During 2015, the Company granted performance-based RSUs to an executive the amount of which is determinable based on a reporting segment of the Company achieving incremental operating income for each year from 2015-2017. During 2015 and 2016, based on operating income performance for reporting segment of the Company, approximately $0.4 million and $0.1 million of RSUs were earned. These RSUs were granted in March 2016 and March 2017, respectively, and will vest 12 months from the grant date. During 2017, the Company cancelled the 2017 performance grant.

Summary of RSUs:  Settlement of the RSUs shall be made in shares of the Company’s common stock by delivery of one share of common stock for each RSU then being settled. The Company calculates the fair value for RSUs based on the closing price of the Company’s stock on the date of grant and records compensation expense over the vesting period using a straight-line method.
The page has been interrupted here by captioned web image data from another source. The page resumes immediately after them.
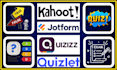 create kahoot, jotform, typeform, paperform, cognito form, google form, trivia
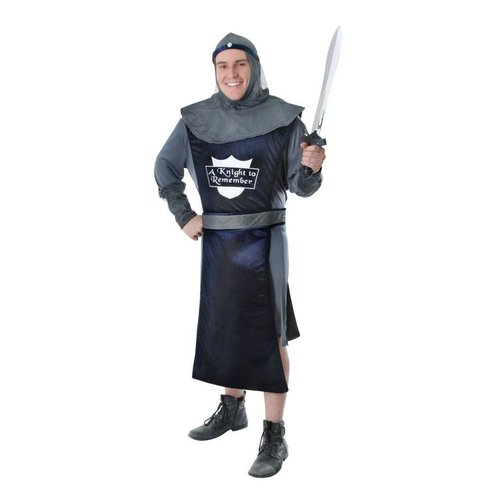 Ridder pak voor de vrijgezel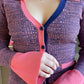 Fargo Bell Sleeve Cardigan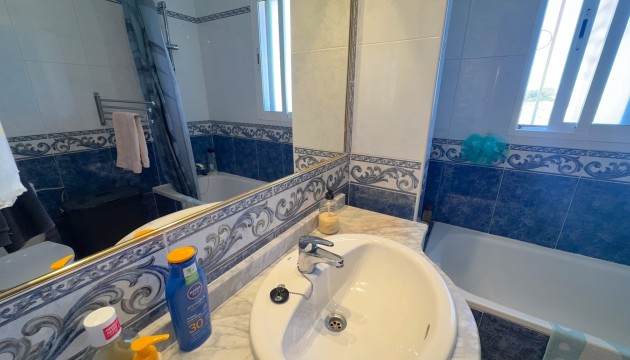 Resale - Semi Detached Villa - Orihuela Costa - Cabo Roig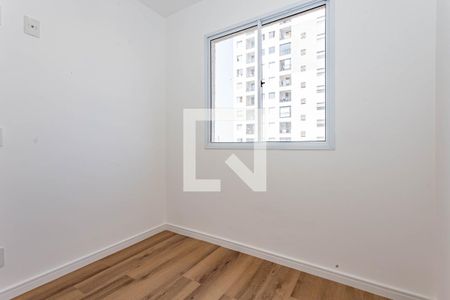 Quarto 1 de apartamento para alugar com 2 quartos, 38m² em Sacomã, São Paulo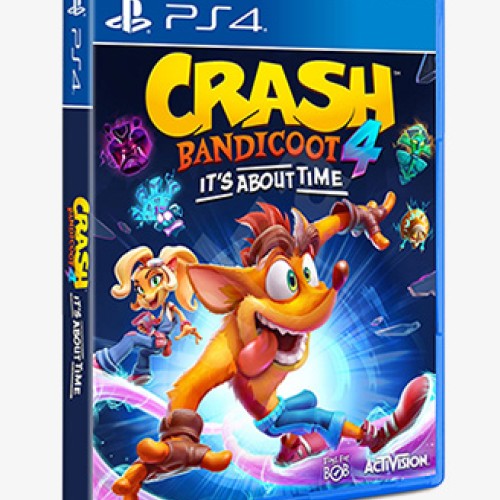 Crash Bandicoot 4 (PS4)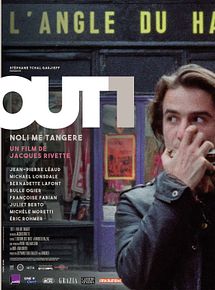Affiche de Out 1 : Noli me tangere, film à voir en streaming sur Pygargue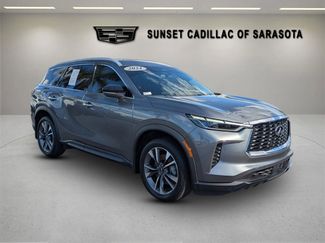 Used 2024 INFINITI QX60 Luxe w/ Vision Package video 1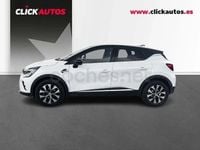 Usado Renault Captur Techno 90 CV (66 kW) 2023 Blanco SUV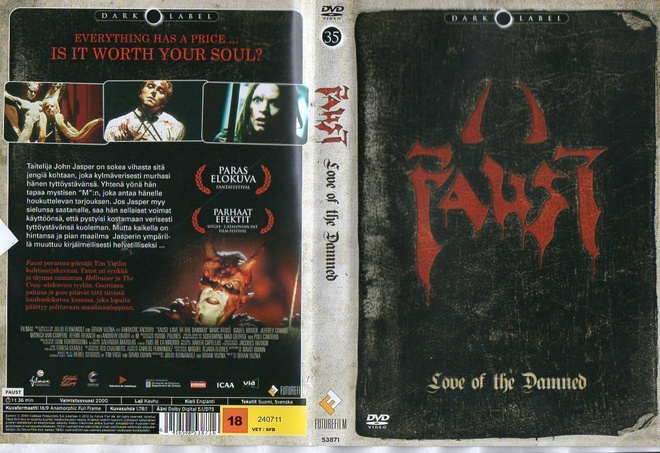 faust (2000)	(31 455)	k	-FI-	DVD	suomik.		marc frost	2000	1h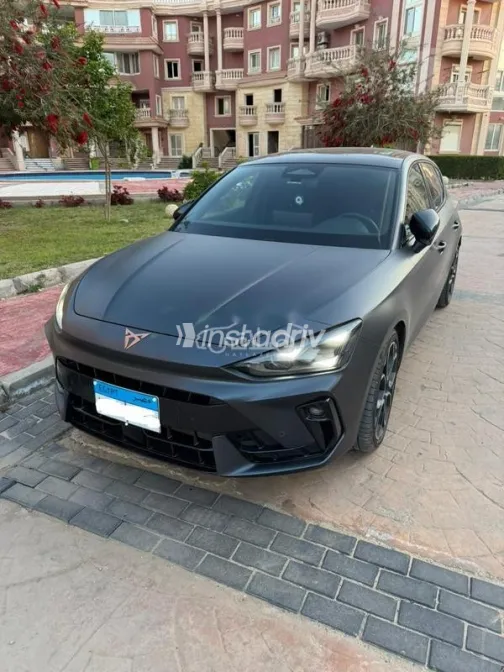 Cupra Leon 2026 White Used for Sale - 1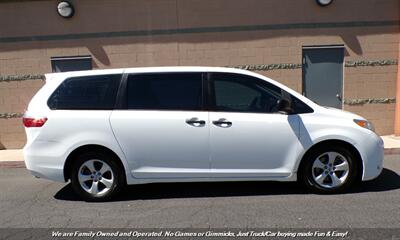 2017 Toyota Sienna L 7-Passenger - Photo 5 - Mesa, AZ 85202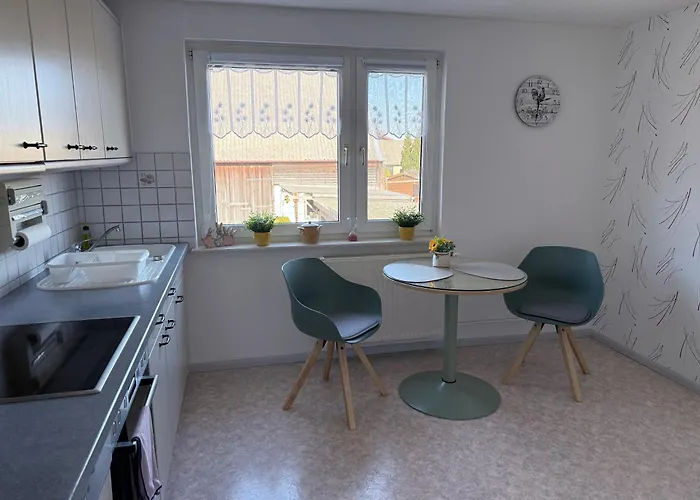 Apartamento Auszeit Sembzin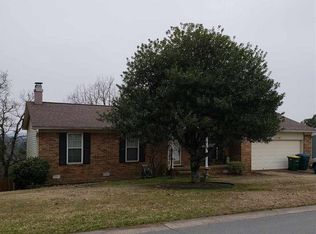 11161 Rivercrest Dr, Little Rock, AR 72212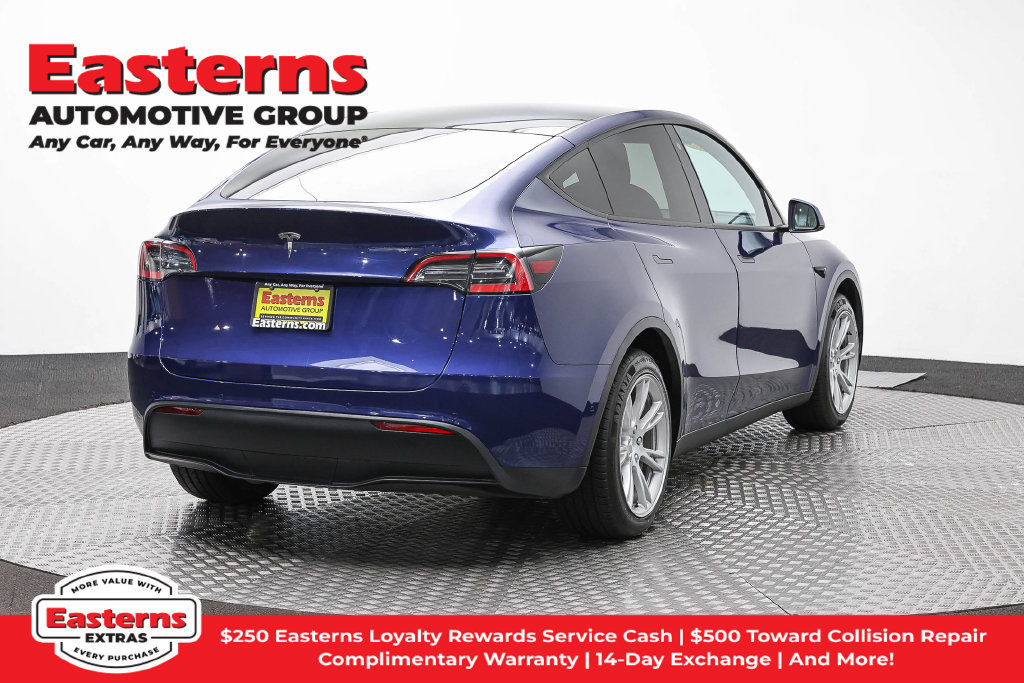 Used 2021 Tesla Model Y Long Range AWD/4WD image 6
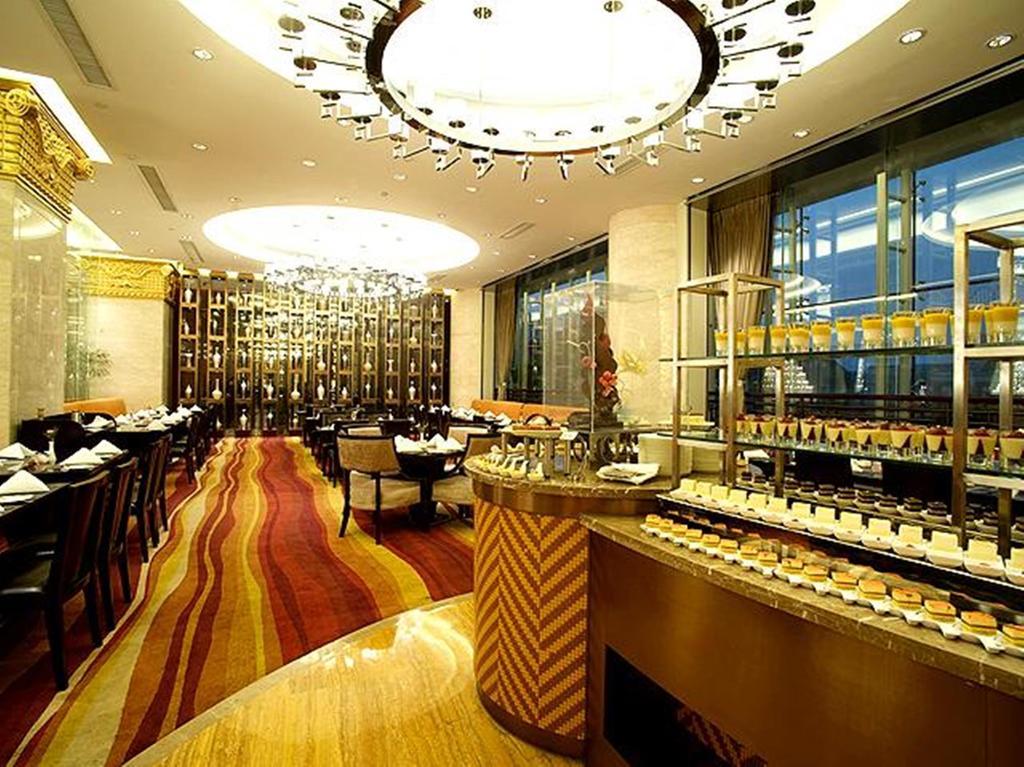 Hotel Nikko Wuxi Wuxi  Buitenkant foto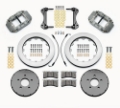 Picture of Wilwood Mustang Front Kit 1994-04 ROAD Race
The Company factors an estimated forfeiture rate in calculating compensation expense on RSUs and adjusts for actual forfeitures upon the vesting of each tranche of RSUs. The Company also factors in the present value of the estimated dividend payments that will have accrued as these RSUs are vesting.

The weighted average grant-date fair value of RSUs, including performance-based RSUs, granted during the years ended December 31, 2018,  2017, and 2016 was $35.15,  $29.56, and $26.60, respectively. The total intrinsic value and fair value of RSUs vested during the years ended December 31, 2018,  2017, and 2016 was $12.5 million, $10.6 million, and $10.8 million, respectively.